The choruses release the emotive edge that Rapstine’s wielded since “The Angelus” EP, with Wasterlain and Evans bringing the rhythmic goods in thoroughly non-rudimentary fashion. It’s here that There Will Be No Peace takes its first real pause for breath, though it really connects as a long (again) cinematic fadeout. “It’s a Hell of a Climb” follows and presents the group at their most accessible.

Perhaps it’s just the title conjuring thoughts of Appalachia, but “The Other Side of the Mountain” reintegrates the folk threat but with rock power that could stir those into Will Oldham and even (another stated influence) Lungfish. It leads into the closing title-track, which manages to provide the LP with its instrumental highpoint as Rapstine’s vocals create a musical circle with the opener.
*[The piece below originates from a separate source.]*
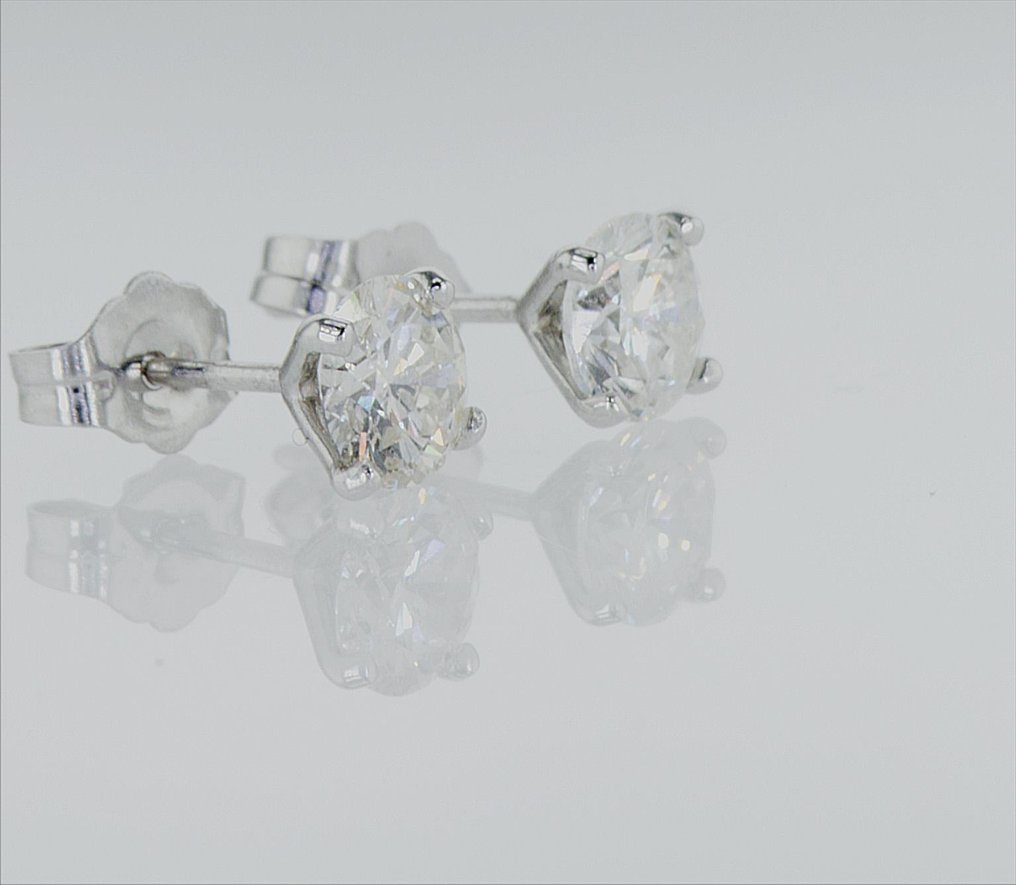 Earrings - 14 kt. White gold -  1.13ct. tw. Diamond  (Natural) #3.2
Another of The Angelus’ acknowledged inspirations is Swans, and There Will Be No Peace achieves a comparable effect. But where Gira’s recently disbanded outfit specialized in weighty tomes that could appear formidable from a distance, The Angelus have dished a leaner work that’s power sneaks up and grabs the ear. Hopefully its release foreshadows a faster rate of productivity and higher profile.